Como preámbulo a sus virtudes, citaré uno de los puntos menos fuertes de la novela: la historia que tiene que contarnos no brilla por su calidad. Realmente tenemos un argumento que hará poco más que despertarnos cierta curiosidad y que se caerá ligeramente en el remate. Pero, ¿sabéis qué? Poco importa. En novelas como esta, la trama es sólo una excusa para poder montar todo un atrezzo maravilloso, justamente como en los circos, donde se nos muestran las sombras de posibles argumentos que den algo de cohesión al conjunto de maravillas asombrosas que la carpa aúna. En este caso se trata de la puesta en escena, de la atmósfera que Pedraza crea para su obra: la manera con la que detalla el modus vivendi circense. En un acto loable, el detallismo y realismo con el que se trata el mundo del circo (su estructura, funcionamiento, conjunto de transacciones, etc.) hace que se vuelva más verosímil consiguiendo, a su vez, que resulte más maravilloso en tanto que se juntan lo aparentemente imposible con lo mundanamente posible.
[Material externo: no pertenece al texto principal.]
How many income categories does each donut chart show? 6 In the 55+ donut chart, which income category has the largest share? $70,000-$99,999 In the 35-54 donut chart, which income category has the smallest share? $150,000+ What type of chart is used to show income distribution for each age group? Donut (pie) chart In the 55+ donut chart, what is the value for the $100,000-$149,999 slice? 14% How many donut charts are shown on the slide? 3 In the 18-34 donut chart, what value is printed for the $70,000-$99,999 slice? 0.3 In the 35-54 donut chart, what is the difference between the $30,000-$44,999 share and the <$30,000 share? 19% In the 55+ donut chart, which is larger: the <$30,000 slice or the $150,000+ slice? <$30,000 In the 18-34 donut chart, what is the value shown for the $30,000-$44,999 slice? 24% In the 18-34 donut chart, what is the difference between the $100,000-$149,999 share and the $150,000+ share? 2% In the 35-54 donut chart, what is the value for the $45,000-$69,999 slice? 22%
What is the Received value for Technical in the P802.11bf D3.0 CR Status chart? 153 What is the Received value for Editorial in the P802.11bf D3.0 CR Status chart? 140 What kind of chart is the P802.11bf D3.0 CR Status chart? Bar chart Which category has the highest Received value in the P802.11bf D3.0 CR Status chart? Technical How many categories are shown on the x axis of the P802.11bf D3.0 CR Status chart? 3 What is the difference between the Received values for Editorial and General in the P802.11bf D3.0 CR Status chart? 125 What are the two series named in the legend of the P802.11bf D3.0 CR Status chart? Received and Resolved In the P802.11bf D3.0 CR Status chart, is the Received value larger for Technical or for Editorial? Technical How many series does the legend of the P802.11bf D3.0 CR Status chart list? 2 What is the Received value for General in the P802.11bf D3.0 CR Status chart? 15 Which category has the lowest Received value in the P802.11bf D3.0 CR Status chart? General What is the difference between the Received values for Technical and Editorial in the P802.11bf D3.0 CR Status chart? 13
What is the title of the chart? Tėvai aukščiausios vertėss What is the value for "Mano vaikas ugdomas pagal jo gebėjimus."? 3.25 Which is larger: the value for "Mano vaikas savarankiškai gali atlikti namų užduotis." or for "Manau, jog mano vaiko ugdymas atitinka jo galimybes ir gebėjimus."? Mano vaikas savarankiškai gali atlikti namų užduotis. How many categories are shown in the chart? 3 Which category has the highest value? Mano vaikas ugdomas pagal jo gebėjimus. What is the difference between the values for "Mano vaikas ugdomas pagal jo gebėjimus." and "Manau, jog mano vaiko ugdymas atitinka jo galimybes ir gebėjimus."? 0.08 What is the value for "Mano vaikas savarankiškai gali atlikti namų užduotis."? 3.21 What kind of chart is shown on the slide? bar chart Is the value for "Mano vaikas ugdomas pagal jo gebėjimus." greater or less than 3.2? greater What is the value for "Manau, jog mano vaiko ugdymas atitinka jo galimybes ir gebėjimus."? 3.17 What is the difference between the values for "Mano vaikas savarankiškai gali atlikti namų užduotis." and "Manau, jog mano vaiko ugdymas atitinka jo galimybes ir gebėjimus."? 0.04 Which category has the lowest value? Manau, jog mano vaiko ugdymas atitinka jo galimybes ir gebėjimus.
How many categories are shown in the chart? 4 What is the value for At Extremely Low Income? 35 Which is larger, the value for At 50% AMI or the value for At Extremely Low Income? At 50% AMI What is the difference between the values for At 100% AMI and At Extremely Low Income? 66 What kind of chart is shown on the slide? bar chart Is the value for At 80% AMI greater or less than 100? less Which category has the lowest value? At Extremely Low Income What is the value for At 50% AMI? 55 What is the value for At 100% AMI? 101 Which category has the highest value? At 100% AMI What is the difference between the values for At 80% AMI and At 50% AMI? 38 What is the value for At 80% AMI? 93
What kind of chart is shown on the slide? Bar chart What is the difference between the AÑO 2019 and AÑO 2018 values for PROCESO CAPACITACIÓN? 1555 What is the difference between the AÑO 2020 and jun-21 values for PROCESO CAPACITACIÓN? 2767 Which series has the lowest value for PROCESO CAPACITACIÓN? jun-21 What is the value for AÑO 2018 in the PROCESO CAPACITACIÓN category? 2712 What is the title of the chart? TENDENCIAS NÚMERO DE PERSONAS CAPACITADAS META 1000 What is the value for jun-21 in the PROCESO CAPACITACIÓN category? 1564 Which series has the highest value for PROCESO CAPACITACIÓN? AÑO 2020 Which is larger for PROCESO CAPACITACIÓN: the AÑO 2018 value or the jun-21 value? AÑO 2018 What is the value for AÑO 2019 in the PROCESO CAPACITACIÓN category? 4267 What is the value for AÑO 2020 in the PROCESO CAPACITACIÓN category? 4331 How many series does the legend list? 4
Esta grandísima virtud divide la novela en dos partes clarísimas: la primera parte dedicada mucho más al mundo del circo; y la segunda, dedicada a retratar el París de época. Aunque bastante interesante, la segunda parte no consigue estar a la altura de la primera, pecando además de centrarse más en la trama (algo totalmente necesario para el desarrollo de la novela pero negativo para la estética y estilo de la misma). El verdadero corazón de la novela es la primera parte: casi cien páginas dedicadas a un viaje a Java donde la narradora, junto a su padre, visitarán una reserva especial de maravillas para circos y espectáculos donde participarán en una subasta de criaturas asombrosas (donde destacará la presencia de un ligre). Este pequeño escenario resulta ideal para que la autora se recree en su habilidad para retratar el mundo del circo y, desde luego, resulta de lo más delicioso e interesante para el lector.
Lo dicho: leer «Lucifer Circus» requiere cierto ejercicio por parte del lector. La capacidad de obviar la trama, entendiéndola como un mecanismo inevitable de la novela; pero saber disfrutar sobre todo de lo que hay más allá, la puesta en escena, la descripción, el retrato circense, ese atrezzo maravilloso.